▶ [AIM OF THE EXERCISE]: Count the lines in the data below that contain the string "branch", and give only that number.

▶ [DATASET EXCERPTS]:
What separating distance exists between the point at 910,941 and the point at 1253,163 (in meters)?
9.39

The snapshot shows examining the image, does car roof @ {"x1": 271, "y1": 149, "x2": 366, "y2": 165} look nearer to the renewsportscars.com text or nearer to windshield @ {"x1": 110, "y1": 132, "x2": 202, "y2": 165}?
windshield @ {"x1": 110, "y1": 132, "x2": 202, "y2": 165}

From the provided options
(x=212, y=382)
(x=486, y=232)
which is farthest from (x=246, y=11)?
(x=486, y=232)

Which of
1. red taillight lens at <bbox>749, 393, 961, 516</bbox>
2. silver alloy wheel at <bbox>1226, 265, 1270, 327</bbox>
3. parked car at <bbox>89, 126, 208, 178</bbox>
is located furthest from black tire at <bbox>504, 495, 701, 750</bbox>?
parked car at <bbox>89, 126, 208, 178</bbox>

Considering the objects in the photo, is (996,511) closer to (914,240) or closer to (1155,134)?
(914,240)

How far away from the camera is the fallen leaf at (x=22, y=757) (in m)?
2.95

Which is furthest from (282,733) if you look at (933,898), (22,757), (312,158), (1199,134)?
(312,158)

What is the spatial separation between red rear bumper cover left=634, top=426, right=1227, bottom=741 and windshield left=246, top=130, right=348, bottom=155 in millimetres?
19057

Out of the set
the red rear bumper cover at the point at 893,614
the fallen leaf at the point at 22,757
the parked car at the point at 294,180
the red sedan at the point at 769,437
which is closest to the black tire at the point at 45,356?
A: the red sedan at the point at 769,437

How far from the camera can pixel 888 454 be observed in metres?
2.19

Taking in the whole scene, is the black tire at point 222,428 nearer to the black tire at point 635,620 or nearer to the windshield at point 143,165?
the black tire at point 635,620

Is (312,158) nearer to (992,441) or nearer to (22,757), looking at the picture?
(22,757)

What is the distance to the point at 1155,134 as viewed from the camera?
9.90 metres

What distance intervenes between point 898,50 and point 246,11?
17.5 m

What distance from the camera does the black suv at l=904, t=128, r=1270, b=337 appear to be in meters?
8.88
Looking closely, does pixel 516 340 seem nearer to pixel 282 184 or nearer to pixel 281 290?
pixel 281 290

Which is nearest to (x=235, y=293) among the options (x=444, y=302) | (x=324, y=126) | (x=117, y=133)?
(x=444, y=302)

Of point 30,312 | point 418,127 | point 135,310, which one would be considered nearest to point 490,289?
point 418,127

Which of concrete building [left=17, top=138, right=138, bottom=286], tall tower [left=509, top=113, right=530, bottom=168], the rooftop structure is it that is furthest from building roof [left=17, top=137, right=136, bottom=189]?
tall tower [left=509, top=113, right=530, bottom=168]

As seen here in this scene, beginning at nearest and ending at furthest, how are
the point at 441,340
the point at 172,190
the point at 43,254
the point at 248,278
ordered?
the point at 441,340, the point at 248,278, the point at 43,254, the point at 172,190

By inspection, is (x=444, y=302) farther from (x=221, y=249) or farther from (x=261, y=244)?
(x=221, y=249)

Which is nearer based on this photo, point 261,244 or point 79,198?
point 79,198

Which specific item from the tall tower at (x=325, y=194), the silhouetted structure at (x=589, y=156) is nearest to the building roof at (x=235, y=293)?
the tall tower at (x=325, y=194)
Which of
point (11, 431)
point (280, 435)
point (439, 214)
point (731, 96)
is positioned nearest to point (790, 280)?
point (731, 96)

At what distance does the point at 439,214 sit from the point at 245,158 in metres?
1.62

--

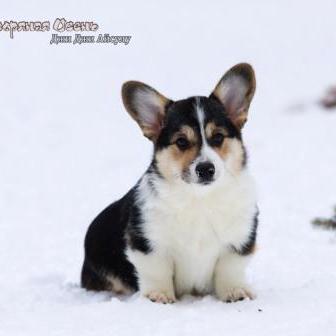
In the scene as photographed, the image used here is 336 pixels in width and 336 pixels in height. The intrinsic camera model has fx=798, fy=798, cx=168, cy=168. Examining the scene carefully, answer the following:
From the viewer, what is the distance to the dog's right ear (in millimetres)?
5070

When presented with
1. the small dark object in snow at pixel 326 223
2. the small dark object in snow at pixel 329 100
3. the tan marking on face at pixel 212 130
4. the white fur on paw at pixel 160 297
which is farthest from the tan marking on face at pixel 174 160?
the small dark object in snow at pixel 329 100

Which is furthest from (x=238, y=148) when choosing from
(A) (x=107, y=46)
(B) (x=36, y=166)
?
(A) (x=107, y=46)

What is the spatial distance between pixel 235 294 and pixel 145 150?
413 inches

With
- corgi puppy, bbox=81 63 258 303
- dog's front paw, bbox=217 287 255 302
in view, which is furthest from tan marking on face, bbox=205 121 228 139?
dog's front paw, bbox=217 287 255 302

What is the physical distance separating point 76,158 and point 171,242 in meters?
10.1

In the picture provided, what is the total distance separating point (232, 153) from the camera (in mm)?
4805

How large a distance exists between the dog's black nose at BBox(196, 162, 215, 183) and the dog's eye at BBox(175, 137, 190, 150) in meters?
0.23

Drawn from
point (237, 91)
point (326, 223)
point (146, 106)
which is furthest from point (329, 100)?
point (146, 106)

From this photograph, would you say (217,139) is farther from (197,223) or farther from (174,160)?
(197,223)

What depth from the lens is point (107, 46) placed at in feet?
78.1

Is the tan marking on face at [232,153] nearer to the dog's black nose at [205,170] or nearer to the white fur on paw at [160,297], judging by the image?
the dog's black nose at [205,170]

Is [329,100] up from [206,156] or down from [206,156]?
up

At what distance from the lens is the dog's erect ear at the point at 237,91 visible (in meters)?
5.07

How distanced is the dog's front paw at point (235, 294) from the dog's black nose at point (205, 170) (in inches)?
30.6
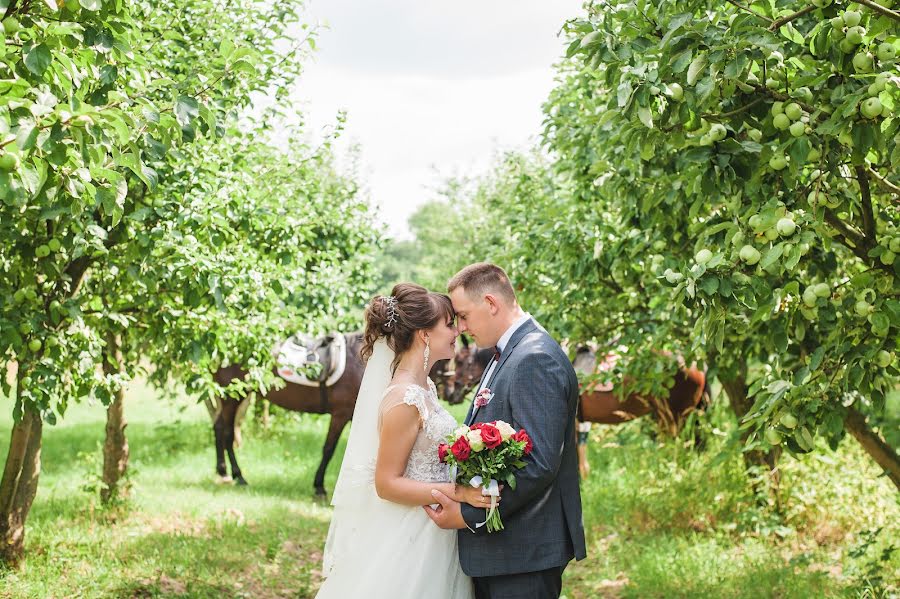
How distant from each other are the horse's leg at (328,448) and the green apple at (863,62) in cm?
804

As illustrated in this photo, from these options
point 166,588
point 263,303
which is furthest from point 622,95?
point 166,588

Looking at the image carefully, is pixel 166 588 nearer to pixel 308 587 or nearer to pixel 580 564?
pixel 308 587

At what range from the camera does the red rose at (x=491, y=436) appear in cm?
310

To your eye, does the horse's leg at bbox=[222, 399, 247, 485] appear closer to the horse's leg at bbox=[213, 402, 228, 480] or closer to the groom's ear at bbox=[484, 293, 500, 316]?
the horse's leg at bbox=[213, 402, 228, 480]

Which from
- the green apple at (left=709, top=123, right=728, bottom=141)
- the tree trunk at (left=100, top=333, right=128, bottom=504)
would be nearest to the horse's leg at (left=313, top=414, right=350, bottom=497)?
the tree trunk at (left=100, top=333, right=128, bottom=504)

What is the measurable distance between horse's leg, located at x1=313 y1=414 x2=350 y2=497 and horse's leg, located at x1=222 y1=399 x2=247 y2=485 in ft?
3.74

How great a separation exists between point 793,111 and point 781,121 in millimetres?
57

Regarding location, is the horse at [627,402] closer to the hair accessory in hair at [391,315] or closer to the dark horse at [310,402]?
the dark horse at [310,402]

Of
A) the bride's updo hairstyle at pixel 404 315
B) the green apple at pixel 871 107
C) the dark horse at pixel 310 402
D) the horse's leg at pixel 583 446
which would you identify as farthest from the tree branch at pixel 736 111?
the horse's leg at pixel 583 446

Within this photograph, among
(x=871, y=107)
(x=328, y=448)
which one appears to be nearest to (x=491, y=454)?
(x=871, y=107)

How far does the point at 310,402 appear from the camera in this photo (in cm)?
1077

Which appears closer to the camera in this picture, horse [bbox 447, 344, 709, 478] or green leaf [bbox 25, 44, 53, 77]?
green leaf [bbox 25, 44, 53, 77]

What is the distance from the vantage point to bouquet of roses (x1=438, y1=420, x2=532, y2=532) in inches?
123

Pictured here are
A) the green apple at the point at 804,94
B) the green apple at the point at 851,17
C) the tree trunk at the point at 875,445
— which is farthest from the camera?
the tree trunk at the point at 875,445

--

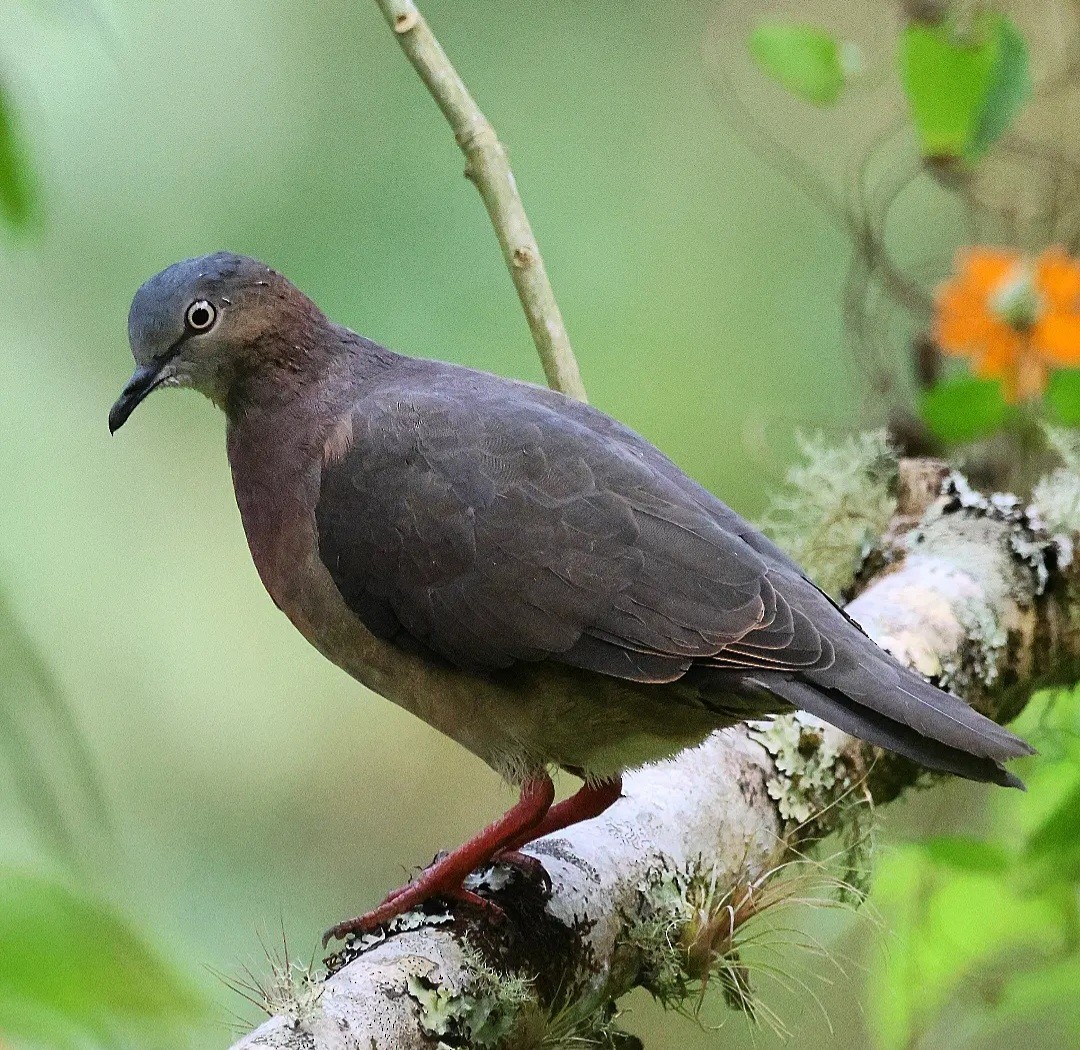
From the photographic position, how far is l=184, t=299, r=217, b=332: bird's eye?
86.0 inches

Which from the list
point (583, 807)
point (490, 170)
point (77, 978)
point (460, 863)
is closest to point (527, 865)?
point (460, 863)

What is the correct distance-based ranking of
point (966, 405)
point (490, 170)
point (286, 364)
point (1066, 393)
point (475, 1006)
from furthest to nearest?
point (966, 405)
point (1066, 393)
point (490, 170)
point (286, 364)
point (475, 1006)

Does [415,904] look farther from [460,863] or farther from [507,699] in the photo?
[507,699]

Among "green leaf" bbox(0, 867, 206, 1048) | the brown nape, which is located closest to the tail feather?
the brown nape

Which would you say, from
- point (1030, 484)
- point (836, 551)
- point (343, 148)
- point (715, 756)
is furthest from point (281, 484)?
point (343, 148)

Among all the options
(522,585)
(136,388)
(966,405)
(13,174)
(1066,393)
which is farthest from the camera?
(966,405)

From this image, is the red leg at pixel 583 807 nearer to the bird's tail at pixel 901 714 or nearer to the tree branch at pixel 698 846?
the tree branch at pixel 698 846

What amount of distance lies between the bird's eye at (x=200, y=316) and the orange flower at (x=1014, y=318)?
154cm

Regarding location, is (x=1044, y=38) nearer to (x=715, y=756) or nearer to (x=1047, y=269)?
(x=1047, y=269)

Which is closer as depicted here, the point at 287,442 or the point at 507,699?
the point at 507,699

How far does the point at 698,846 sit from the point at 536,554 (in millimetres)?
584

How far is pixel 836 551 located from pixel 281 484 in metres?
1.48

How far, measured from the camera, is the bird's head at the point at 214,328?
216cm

▶ [TASK ANSWER]: 3